I believe it is possible to identify several key innovation enablers which,
if applied in the context of the NPN, will result in a more rapid emergence
of high-demand applications.  These factors strongly imply directions for
national policy and business strategy which are mentioned under each point.

1.	Design the NPN as an Applications Platform

The most valuable contribution of the computer industry in the past ten
years is not a machine, but an idea -- the principle of open architecture. 
In computing, the hardware and system software companies create a
"platform" whose specifications are published openly and which seeks to
attract independent third parties to develop applications for it. 
Similarly, we need to think how to make the NPN into an attractive platform
for the development of new information products and services.

The most useful role of Apple's famous "software evangelists" is not
selling the virtues of the Macintosh to application developers, but
listening to them to help Apple improve the design of its platform. 
Perhaps the RBOC's need evangelists too.

It isn't possible for the platform vendor to identify an appropriate set of
application developers, but a well-designed commercial platform will
naturally attract developers.

The platform must be designed to be appealing to the application
developers.  It cannot be thought up in isolation and foisted onto the
market in the hope that it will be found interesting.

A computer platform is more than the hardware.  The NPN platform will be
far more than the wires.  It must include a basket of basic services for
directories and billing that are accessible and available to all providers.

2.	Understand and Capitalize on Market-mediated Innovation.

In the early stages of development of an industry, low barriers to entry
stimulate competition.   They enable a very large initial set of products
for consumers to choose from.  Out of these the market will learn to ignore
almost all in order to standardize on a few, such as a Lotus 1-2-3.  The
winners will be widely emulated in the next generation of products, which
will in turn generate a more refined form of marketplace feedback.  In this
fashion, early chaos evolves quickly a set of high-demand products and
product categories.

This process of market-mediated innovation is best catalyzed by creating an
environment in which it is inexpensive and easy for entrepreneurs to
develop products.  The greater the number of independent enterprises, each
of which puts at voluntary risk the intellectual and economic capital of
risk-takers, is the best way to find out what the market really wants.  The
businesses which succeed in this are the ones which will prosper.
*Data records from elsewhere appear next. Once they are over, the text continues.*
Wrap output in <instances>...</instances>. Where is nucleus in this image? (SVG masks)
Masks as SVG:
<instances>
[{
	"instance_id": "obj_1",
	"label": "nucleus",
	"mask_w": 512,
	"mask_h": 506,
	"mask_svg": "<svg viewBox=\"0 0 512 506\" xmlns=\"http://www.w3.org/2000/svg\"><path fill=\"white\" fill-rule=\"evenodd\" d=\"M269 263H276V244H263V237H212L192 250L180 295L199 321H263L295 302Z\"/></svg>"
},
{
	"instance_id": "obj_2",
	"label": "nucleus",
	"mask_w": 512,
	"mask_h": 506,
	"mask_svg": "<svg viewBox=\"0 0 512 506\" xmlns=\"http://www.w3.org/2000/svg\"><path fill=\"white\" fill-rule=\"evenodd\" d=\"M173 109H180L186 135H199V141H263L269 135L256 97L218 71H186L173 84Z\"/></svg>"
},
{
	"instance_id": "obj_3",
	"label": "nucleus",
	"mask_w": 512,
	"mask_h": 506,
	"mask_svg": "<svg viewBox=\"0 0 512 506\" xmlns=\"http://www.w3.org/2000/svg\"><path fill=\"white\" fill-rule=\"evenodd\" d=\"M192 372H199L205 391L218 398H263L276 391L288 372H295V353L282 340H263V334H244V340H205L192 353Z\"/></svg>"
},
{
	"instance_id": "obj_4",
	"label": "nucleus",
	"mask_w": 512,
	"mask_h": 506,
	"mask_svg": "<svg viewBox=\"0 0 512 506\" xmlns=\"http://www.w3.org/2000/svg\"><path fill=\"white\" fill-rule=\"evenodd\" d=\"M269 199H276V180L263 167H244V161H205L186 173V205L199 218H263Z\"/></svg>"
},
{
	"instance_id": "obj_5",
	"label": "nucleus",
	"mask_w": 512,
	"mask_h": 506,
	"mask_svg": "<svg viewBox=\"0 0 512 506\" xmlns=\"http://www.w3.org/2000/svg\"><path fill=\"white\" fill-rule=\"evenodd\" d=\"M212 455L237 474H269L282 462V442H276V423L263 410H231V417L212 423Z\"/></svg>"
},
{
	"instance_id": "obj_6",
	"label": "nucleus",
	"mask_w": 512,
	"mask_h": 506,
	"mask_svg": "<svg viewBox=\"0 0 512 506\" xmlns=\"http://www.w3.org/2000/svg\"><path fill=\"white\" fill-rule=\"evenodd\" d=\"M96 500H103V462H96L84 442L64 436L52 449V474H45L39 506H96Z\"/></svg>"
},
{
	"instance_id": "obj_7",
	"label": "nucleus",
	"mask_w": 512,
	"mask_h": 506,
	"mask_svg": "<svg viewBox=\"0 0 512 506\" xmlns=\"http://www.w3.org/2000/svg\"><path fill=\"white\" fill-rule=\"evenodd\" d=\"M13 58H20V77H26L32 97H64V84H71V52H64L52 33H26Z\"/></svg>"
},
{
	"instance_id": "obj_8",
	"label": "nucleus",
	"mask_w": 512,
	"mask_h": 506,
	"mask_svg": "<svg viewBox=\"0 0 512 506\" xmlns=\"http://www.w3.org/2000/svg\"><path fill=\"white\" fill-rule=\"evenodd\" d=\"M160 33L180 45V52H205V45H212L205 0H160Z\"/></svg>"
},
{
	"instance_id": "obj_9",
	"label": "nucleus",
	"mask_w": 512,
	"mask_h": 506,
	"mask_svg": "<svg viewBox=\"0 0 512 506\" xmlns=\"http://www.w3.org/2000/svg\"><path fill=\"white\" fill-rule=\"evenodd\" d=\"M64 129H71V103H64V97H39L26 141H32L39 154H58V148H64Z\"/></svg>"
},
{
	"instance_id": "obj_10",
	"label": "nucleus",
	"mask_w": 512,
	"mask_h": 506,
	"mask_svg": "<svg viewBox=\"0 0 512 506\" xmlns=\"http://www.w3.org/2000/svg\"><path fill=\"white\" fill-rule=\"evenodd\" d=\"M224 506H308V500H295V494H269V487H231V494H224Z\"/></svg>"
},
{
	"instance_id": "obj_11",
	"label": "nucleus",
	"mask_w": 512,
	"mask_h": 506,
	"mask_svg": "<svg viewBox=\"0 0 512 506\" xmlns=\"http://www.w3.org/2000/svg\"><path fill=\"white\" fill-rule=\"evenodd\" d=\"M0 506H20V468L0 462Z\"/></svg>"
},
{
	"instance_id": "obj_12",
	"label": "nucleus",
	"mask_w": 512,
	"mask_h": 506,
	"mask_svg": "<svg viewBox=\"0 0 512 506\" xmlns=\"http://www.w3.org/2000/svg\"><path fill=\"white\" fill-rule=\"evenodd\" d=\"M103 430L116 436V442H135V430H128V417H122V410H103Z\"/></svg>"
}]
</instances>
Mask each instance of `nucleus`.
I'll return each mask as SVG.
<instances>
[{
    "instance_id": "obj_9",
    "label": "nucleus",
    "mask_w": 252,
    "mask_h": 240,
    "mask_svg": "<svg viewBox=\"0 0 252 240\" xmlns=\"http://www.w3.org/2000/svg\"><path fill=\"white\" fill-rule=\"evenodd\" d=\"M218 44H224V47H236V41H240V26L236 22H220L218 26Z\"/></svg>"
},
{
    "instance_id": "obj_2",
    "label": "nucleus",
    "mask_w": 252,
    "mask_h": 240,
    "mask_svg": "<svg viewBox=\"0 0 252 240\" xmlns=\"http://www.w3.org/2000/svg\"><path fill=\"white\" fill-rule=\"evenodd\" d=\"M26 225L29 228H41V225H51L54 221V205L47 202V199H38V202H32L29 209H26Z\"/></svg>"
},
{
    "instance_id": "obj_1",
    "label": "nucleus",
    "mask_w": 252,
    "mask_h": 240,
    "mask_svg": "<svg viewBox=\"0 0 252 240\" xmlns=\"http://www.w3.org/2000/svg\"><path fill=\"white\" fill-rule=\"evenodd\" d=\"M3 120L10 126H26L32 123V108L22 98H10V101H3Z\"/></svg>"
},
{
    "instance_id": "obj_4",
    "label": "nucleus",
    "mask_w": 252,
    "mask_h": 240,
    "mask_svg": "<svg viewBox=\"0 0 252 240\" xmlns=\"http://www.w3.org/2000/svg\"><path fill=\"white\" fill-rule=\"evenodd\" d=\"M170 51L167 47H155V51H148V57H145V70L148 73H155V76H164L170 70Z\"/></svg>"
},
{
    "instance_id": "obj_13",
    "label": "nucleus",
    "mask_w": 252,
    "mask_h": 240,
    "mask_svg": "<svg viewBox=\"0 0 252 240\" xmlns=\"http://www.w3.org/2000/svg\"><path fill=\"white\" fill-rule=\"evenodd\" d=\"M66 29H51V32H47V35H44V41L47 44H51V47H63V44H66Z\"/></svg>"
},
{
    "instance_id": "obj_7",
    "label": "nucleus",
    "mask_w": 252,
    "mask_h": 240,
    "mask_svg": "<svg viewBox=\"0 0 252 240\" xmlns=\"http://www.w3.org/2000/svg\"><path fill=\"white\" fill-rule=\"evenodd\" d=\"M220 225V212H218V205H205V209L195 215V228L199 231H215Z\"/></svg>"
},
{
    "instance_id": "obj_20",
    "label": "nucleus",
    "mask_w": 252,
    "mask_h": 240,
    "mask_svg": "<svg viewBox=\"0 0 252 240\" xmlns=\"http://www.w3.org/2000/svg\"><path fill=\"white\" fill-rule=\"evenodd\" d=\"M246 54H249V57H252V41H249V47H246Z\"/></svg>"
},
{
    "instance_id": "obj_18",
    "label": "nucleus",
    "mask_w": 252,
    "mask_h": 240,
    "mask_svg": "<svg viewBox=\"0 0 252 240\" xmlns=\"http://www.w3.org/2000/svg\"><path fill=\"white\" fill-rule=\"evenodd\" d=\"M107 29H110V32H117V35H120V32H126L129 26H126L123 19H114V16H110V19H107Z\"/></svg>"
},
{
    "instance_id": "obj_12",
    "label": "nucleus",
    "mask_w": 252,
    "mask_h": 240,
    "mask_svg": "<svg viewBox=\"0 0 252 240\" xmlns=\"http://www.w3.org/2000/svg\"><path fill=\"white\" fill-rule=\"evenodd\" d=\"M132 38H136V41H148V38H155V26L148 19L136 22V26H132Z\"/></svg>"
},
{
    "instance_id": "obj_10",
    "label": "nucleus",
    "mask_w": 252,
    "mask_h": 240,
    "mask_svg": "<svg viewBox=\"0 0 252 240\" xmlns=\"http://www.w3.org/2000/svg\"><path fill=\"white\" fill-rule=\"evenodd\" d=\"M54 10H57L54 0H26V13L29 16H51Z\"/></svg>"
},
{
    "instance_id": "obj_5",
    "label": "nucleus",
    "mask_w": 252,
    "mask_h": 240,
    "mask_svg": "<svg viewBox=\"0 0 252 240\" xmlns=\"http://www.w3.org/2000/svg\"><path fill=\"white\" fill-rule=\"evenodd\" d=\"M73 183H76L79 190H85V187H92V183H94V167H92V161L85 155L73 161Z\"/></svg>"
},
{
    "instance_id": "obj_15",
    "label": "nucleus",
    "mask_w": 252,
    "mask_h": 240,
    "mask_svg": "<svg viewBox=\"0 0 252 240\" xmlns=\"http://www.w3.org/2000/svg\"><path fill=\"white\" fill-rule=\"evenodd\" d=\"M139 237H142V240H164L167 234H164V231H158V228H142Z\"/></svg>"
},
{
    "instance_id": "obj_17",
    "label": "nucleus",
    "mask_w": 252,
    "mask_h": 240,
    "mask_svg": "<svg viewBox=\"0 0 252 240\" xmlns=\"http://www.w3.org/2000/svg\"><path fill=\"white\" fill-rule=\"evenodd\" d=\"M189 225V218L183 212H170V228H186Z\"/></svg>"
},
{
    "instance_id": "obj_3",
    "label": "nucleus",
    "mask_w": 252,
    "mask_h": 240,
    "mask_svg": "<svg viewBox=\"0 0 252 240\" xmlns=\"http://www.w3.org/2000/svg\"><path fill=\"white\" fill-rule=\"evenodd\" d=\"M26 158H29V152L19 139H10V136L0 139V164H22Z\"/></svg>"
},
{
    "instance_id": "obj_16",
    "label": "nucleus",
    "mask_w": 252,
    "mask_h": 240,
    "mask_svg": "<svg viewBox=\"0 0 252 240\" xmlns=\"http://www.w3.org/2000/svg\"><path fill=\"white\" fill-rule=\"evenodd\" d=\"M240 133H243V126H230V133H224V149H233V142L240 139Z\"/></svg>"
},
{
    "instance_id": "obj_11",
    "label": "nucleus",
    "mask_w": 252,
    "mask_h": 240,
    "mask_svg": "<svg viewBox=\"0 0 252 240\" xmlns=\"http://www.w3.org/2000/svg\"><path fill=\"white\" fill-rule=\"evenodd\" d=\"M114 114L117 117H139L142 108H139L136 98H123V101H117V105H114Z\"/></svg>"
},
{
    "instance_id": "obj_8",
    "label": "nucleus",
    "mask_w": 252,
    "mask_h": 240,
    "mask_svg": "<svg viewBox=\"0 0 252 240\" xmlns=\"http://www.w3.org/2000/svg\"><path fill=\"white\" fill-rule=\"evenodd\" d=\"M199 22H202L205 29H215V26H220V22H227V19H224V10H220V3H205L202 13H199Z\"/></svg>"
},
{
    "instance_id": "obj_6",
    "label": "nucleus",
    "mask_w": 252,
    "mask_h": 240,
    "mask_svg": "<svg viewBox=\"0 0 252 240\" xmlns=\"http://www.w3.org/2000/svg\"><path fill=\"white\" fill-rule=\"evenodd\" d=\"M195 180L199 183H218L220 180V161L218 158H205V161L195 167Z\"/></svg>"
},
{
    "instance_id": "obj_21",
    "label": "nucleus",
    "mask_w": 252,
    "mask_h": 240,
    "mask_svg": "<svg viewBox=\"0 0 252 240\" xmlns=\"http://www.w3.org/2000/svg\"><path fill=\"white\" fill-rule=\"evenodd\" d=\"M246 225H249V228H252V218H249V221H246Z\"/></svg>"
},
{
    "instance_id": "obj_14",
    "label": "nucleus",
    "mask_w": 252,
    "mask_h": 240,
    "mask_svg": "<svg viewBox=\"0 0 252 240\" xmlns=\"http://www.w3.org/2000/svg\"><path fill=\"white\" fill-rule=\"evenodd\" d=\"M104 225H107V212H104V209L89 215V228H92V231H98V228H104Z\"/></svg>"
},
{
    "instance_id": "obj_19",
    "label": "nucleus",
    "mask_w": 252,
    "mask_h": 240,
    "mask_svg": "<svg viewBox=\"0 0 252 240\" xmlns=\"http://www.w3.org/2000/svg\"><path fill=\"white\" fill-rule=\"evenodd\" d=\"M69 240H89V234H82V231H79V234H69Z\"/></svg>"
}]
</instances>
It is worthwhile to note that not a single major PC software company today
dates from the mainframe era.  Yesterday's garage shop is today's
billion-dollar enterprise.  Policies for the NPN should therefore not only
accommodate existing information industry interests, but anticipate and
promote the next generate of entrepreneurs.

There should be thousands of information proprietors on the net, just as
there are thousands of producers of personal computer software and
thousands of publishers of books and magazines.  It should be as easy to
provide an information service as to order a business telephone.  Just as
every business is automatically listed in the Yellow Pages, every online
provider should be listed in a national digital Yellow Pages.

3.	Design the NPN for Transparency and Ease of Use

"Transparency," in computer circles, is a subjective state of awareness --
and a desirable one.  When a program is perfectly transparent, people
forget about the fact that they are using a computer.  The most successful
computer programs are nearly always transparent: a spreadsheet, for
instance, is as self-evident as a ledger page.

Personal computer communications, by contrast, are practically opaque. 
Users must be aware of baud rates, parity, duplex, and file transfer
protocols -- all of which a reasonably well-designed network could handle
for them.  When newcomers find themselves confronting what John Perry
Barlow calls a "savage user interface" the excitement about being part of
an extended community quickly vanishes.  On a National Public Network, that
would be a disaster.

Therefore it is crucial the NPN platform be designed with the proper basic
functions and capabilities to promote ease of use.